Nothing but the pictures should go missing; return all the entries below exactly.
*** Given records ***
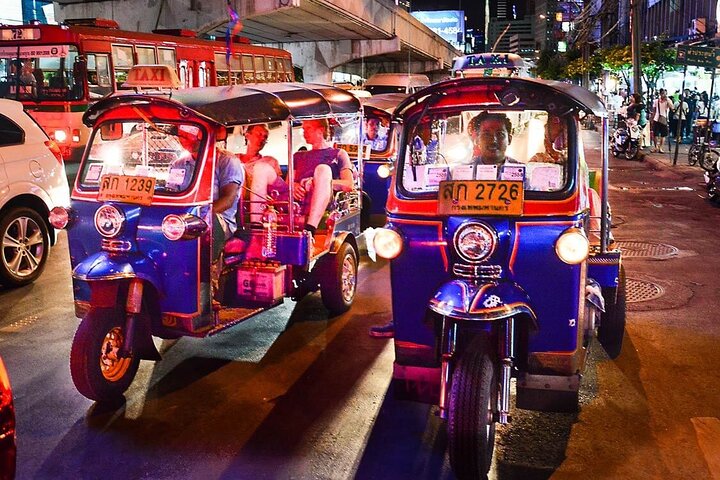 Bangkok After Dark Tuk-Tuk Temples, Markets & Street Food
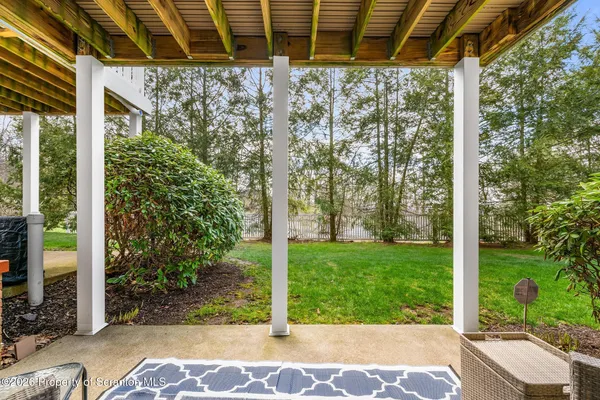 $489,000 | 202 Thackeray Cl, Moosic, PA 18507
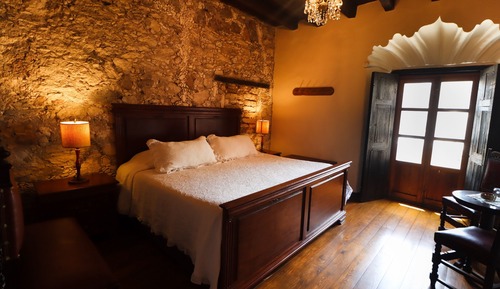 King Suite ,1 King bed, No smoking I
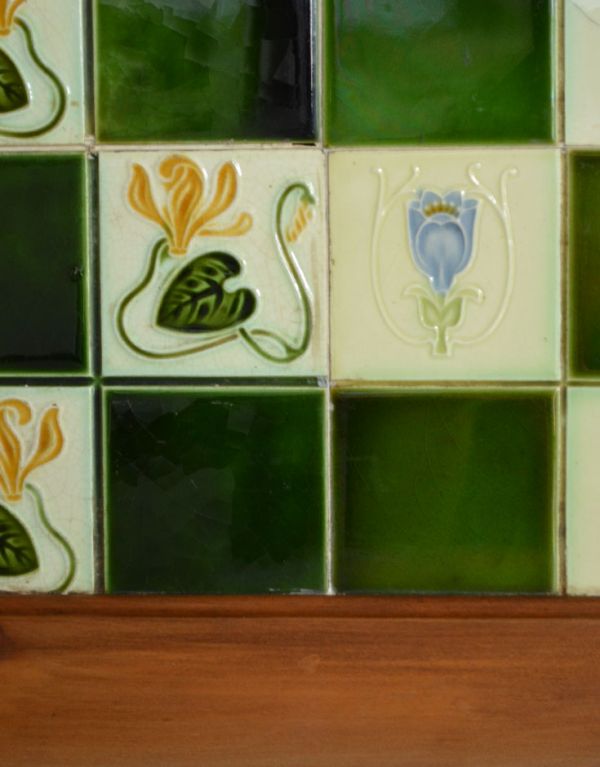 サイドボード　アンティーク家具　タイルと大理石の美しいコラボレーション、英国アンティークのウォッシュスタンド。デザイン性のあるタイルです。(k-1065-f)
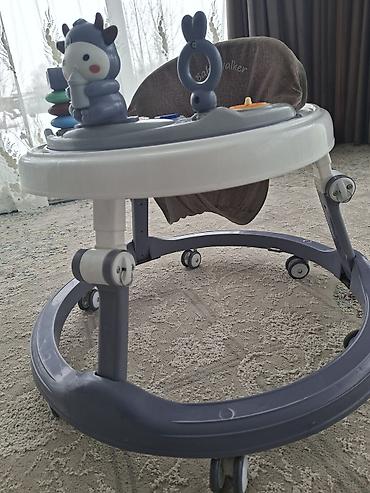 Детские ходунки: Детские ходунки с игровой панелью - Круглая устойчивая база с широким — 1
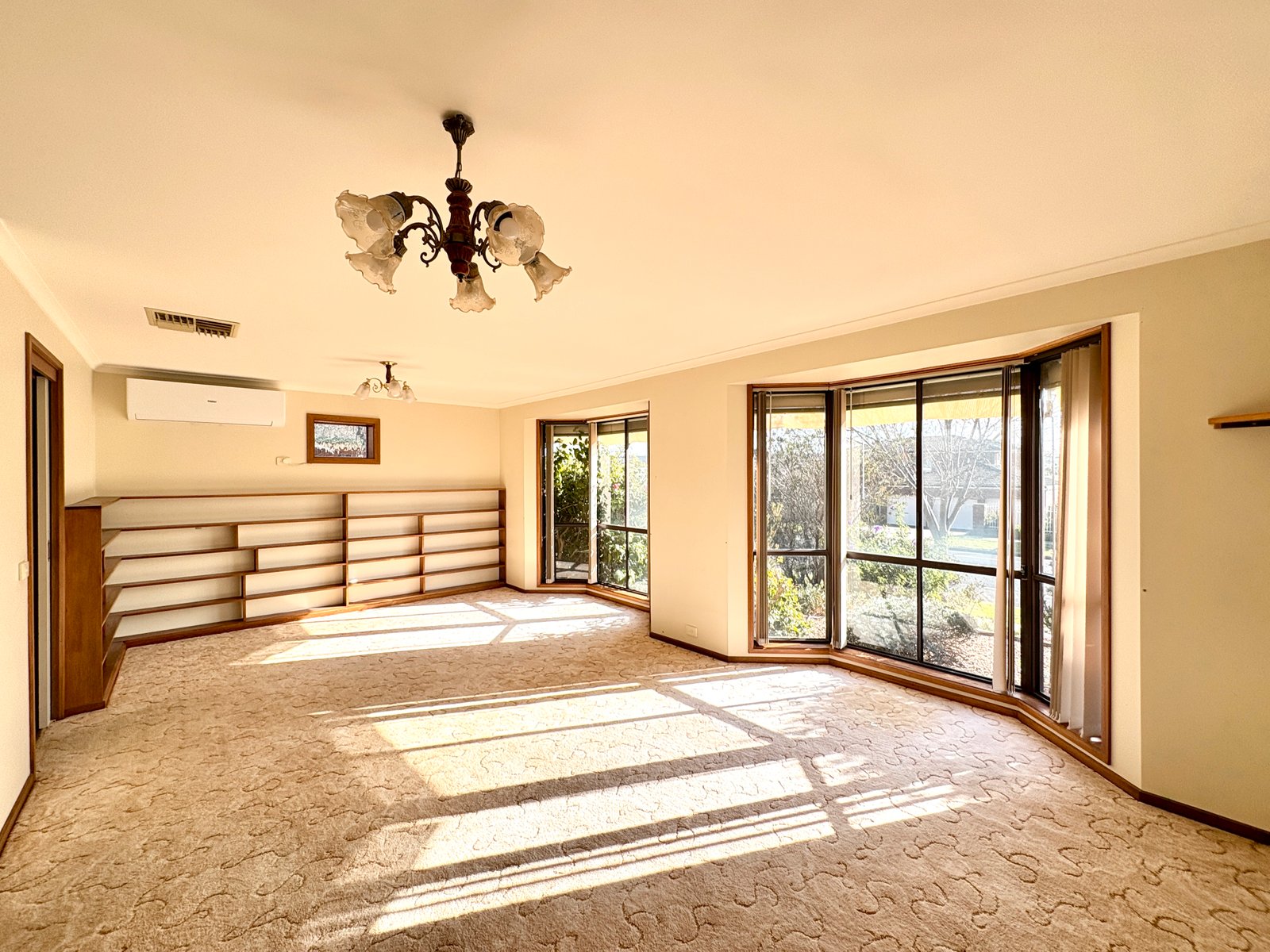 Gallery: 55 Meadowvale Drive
*** End of Given records ***
■ **Completed exercise**:
 Bangkok After Dark Tuk-Tuk Temples, Markets & Street Food
 $489,000 | 202 Thackeray Cl, Moosic, PA 18507
 King Suite ,1 King bed, No smoking I
 サイドボード　アンティーク家具　タイルと大理石の美しいコラボレーション、英国アンティークのウォッシュスタンド。デザイン性のあるタイルです。(k-1065-f)
 Детские ходунки: Детские ходунки с игровой панелью - Круглая устойчивая база с широким — 1
 Gallery: 55 Meadowvale Drive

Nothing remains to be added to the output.